Demorou exatamente 24 anos para que uma seleção brasileira de futebol voltasse ao pódio, ainda assim com um futebolzinho bem chinfrim. O título veio nos pênaltis, graças à má pontaria dos italianos. Nesse intervalo, o Brasil chegou a um terceiro lugar, na Alemanha, em 1974; viu a Argentina levar um troféu “muito suspeito”, em 1978, também sob um regime militar; voltou ao México em 1986, mas não cavou nada; e à Itália, em 1990, também sem sucesso.

Não podemos esquecer da frustrante Copa da Espanha, em 1982. Zico, Sócrates, Falcão e demais comandados de Telê Santana jogavam o fino da bola, mas não ganharam. Prevalece aí a velha questão: “O que é melhor jogar bonito ou ganhar títulos?” Se alguém tinha alguma dúvida, a resposta veio exatamente com o “esquisito” tetracampeonato de 1994, nos Estados Unidos, um dos lugares mais inóspitos no mundo para o futebol.

A seleção voltou a empolgar em 1998, na França. No auge, após o retorno de uma contusão, Ronaldo “Fenômeno” era uma garantia de vitória, mas antes da final ele acabou vítima de uma misteriosa convulsão que praticamente o tirou do jogo. Resultado: o Brasil levou um baile da França, um país onde o futebol sempre esteve em segundo, terceiro ou quarto plano. Eles preferem ciclismo, rugby, tênis, essas coisas.

Depois de mais uma contusão, eis que Ronaldo volta em 2002, na Copa dividida entre a Coreia e o Japão. Mesmo sem estar no melhor de sua condição física, o técnico Luís Felipe Scolari o convocou, em vez de Romário, o queridinho da mídia esportiva. Acertou. Ronaldo se destacou, o Brasil fez uma excelente campanha e conquistou o inédito pentacampeonato.

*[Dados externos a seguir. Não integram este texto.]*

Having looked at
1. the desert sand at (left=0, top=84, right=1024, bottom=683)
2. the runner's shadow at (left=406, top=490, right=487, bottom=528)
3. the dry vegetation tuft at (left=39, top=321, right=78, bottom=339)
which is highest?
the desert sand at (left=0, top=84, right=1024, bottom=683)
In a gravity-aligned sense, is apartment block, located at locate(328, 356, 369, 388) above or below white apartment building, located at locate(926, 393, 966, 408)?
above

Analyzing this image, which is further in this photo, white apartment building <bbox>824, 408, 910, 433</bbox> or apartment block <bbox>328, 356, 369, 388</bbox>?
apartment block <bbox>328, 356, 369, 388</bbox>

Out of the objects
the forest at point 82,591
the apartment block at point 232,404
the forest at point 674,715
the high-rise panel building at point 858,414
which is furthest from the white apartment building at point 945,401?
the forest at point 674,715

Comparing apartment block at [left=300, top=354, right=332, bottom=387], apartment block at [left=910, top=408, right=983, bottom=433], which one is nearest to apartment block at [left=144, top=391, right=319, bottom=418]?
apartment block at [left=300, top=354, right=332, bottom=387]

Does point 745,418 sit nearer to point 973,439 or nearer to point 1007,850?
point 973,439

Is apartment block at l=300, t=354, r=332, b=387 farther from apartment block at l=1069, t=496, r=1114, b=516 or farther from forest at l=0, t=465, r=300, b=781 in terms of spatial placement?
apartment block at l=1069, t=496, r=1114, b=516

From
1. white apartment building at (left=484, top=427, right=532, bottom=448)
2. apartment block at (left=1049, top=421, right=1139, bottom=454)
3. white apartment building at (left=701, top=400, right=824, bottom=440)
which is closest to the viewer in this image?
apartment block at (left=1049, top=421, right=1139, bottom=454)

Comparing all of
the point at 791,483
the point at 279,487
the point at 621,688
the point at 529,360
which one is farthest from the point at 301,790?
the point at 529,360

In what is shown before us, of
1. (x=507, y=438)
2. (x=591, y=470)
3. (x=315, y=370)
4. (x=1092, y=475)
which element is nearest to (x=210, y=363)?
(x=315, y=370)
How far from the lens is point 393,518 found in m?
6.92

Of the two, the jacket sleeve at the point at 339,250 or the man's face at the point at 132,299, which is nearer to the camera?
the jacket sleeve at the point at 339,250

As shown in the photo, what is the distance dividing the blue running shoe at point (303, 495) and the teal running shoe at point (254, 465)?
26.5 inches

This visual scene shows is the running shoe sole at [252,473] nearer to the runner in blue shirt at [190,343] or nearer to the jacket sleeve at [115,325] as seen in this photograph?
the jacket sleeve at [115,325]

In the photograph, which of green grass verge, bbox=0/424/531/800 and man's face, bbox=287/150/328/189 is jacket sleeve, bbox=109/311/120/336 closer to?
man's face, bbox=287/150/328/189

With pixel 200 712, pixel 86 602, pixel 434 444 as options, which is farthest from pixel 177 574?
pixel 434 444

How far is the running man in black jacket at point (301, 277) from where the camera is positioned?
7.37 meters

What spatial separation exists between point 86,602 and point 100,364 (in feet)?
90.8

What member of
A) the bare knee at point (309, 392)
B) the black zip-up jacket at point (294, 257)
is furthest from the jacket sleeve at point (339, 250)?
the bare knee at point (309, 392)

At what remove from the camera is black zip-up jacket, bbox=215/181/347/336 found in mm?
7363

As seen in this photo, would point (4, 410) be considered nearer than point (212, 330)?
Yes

Quatro anos depois, o Brasil levou à Alemanha quase o mesmo time, mas com os jogadores, aparentemente, enfastiados, sem vontade nenhuma. Mais um vexame, agora sem aspas. De lá para cá, foi só ladeira abaixo, uma vergonha atrás da outra. Jogadores descompromissados, mimados, com fama de “cai-cai”, preocupados com a grana, com o visual. Um time que sempre esteve entre os quatro melhores, não chega nem às semifinais.

Nada mais ilustrativo sobre o momento vivido pela seleção brasileira do que a charge recente publicada na imprensa alemã. Ela mostra o vestiário do Brasil, com os atletas concentrados. Não exatamente para o jogo, mas, em frente do espelho, a cuidar dos penteados, dos mais variados estilos. E o futebol, ó…

Por essas e outras, não assisto mais aos jogos da seleção, não acompanho, não torço, não me ufano mais!

Manoel Dorneles   

3 comentários

  1. Fiz um comentário há algumas horas pelo celular, foi publicado e agora sumiu. Repetindo:
    Torci pela Colômbia por ser contra a Argentina e por abrigar nosso Richard Rios, que jogou um monte na Copa América. Mas parece que seu desempenho no torneio ofuscou sua vontade de jogar pelo Palmeiras: está irreconhecível em cima dos saltos altos!